Mr. Speaker, the Bloc Quebecois' amendment reads as follows:
That Bill C-28 be amended by deleting Clause 64.
The amendment that I am moving in the House would delete this clause from Bill C-28, the Budget Implementation Act. More specifically, what we would like to remove is the element of retroactivity.
In his budget, the Minister of Finance announced his intention to retroactively amend provisions of the Excise Tax Act related to school buses. By doing so, the minister could establish a new rate for all school boards, despite judgments rendered by the courts since December 21, 2001.
The government is simply planning to override judgments that recognized that school boards were right on the issue of the refunding the GST paid for school transportation. This retroactive measure is a very serious departure from the rule of law and from the authority of a final judgment. This could be precedent setting in Canadian parliamentary practice.
In order to give members some context on this and to help them understand the scope of this situation, allow me to sketch a brief history of this issue and the actions the Liberal federal government has taken against the school boards.
From 1996 to 2001, Quebec and Ontario school boards submitted GST claims for the transportation of students. On November 17, 2001, the federal appeal court brought down a unanimous decision in favour of the first 29 Quebec school boards. I have the judgment relating to a board in my riding, Commission scolaire des Chênes.
Normally, school boards with cases pending at the time of the judgment ought to have been paid.
On December 21, 2001, the Minister of Finance announced his intention of making a retroactive amendment to the Excise Tax Act, which included pending cases. This measure is legal, but unfair. The school boards, and their federations, opposed it.
More than a year later, the school boards of Quebec and Ontario have obtained favourable final judgments that represent eight and ten million dollars respectively.
On February 18, 2003, when the Minister of Finance brought down his budget, he proposed a retroactive amendment that would go still further than the proposal of December 21, 2001, since it goes against the judgment obtained by the school boards of Quebec and Ontario.
School boards want the rights they had before December 21, 2001, which they protected by filing theirs claims with the Tax Court of Canada before that date and for which they received a successful final decision before the February 2003 budget, to be restored and respected.
What is it important to remember? Through clause 64 of Bill C-28, the federal government is preparing to disregard a court decision. Informed of this plan, the Barreau du Québec and the Canadian Bar Association responded quickly, describing the finance minister's plan as a dangerous approach that could undermine the public's confidence in the courts. It would seem that both associations wrote the Minister of Finance and the Minister of Justice, saying that they opposed the legislative change proposed in the last budget.
Here is what President of the Bar in Quebec, Claude G. Leduc, had to say about the federal government's approach:
It does not respect any of these decisions or commitments, which, in our view, seriously erodes the principle of the authority of a final judgment and is contrary to the sound management of justice. Such a legislative approach discredits the judicial process and is likely to undermine taxpayers' confidence in the courts.
Along the same line, Simon Potter, of the Canadian Bar Association, stated, and I quote:
—we are persuaded that the policy behind any such retroactivity is deeply flawed and dangerous.
In October 2001, 29 school boards in Quebec, including the Commission scolaire Des Chênes, in my riding, won their case before the Federal Court, the court recognizing that school bus services were indeed a commercial activity within the meaning of the act, which entitled them to recover all the GST paid. The federal government must therefore refund the overpayment on the GST. We are talking about approximately $18 million.
The case was next heard by the Tax Court of Canada last January. The case appeared to be over because the federal government agreed in a settlement to abide by the judgment of the lower court, on condition that the school boards withdraw their demand for an appeal before the Federal Court of Appeal.

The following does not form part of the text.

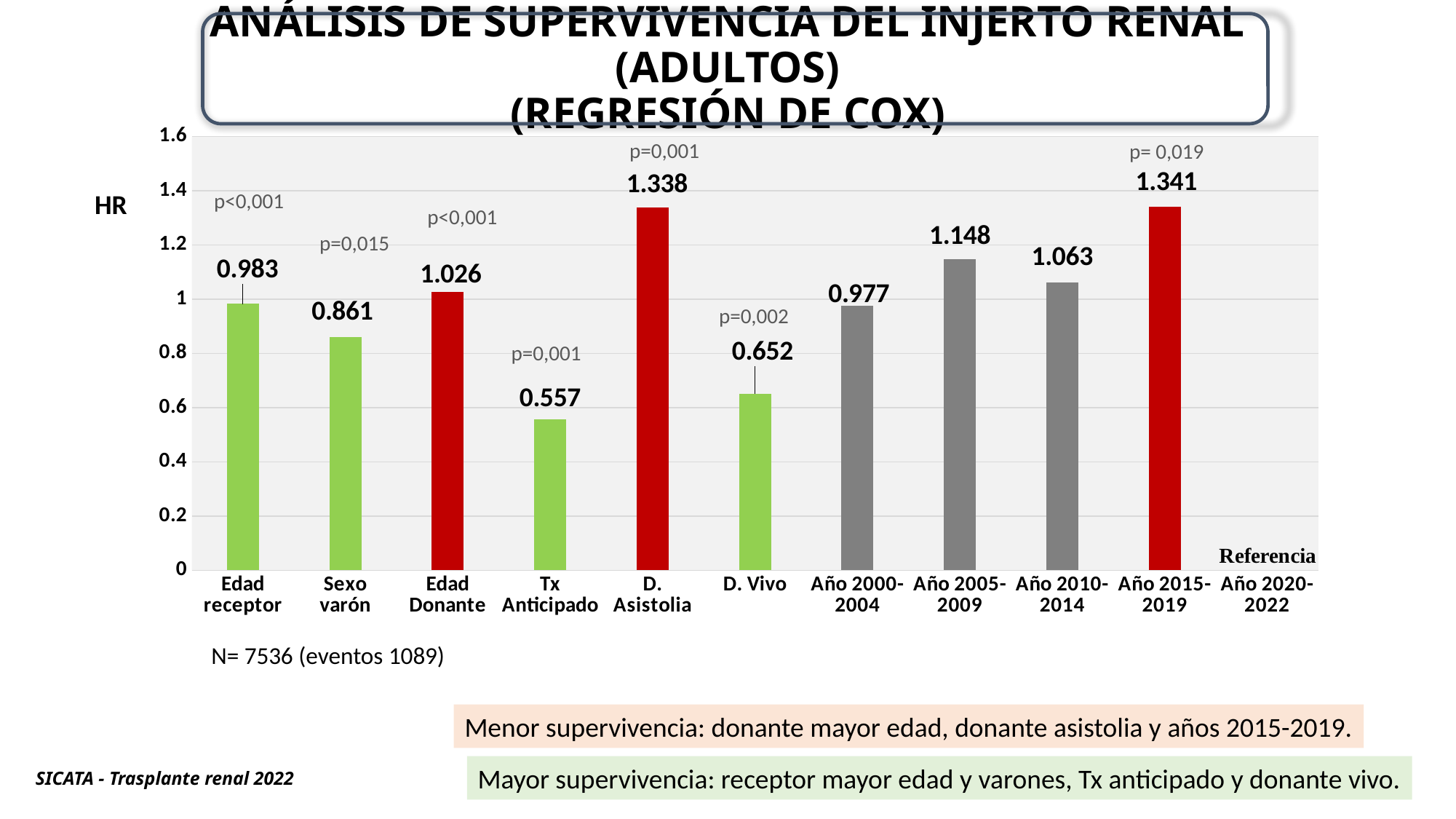
Is the HR value for D. Vivo greater or less than 0.8? less What is the HR value for Tx Anticipado? 0.557 Which has a higher HR value, Edad receptor or Sexo varón? Edad receptor What label is shown on the vertical axis of the chart? HR What is the HR value for D. Asistolia? 1.338 What is the HR value for Año 2005-2009? 1.148 What is the difference between the HR values for D. Asistolia and D. Vivo? 0.686 How many bars are plotted in the chart? 10 What kind of chart is shown on the slide? bar chart What is the HR value for Sexo varón? 0.861 What is the difference between the HR values for Año 2005-2009 and Año 2010-2014? 0.085 Which category has the lowest HR value? Tx Anticipado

To the astonishment of the school boards, the federal government did an about-face, pointedly ignored its obligations and, in the recent budget, introduced a clause that would completely change all its promises. At the Standing Committee on Finance, the present secretary of state did his utmost to try to remind us of what the federal government had published in a press release on this subject, but was unable to adequately defend the government in view of the letters from representatives of the bar.
The government's decision may not be unconstitutional, but the government should realize how dangerous such actions are to parliamentary democracy and the judicial system. The Minister of Finance should recognize that he made a mistake and give his support to our amendment which states:
That Bill C-28 be amended by deleting clause 64.
If the government takes a hard line, it will have to live with the consequences. This clause will do nothing less than weaken one of the pillars of democracy, which is the authority of a final judgment.
It has always been the case that school boards pay the GST. The government should rebate the tax because it is part of the commercial purpose of school transportation. But in this case, without warning the school boards, they withheld the GST and said, “The rules of the game have changed. And in addition, we are going to hold on to the four or five months you have already paid in advance”. That is what is known as retroactivity.
The school boards went before the courts and won their case because they are entitled to GST rebates. But in this case, the government, in addition to no longer providing rebates, is making this a retroactive measure.
There have been two decisions by the Court of Appeal, and the government is creating a precedent. This has never before been seen in the history of Canada. That is why we ask that clause 64 be deleted.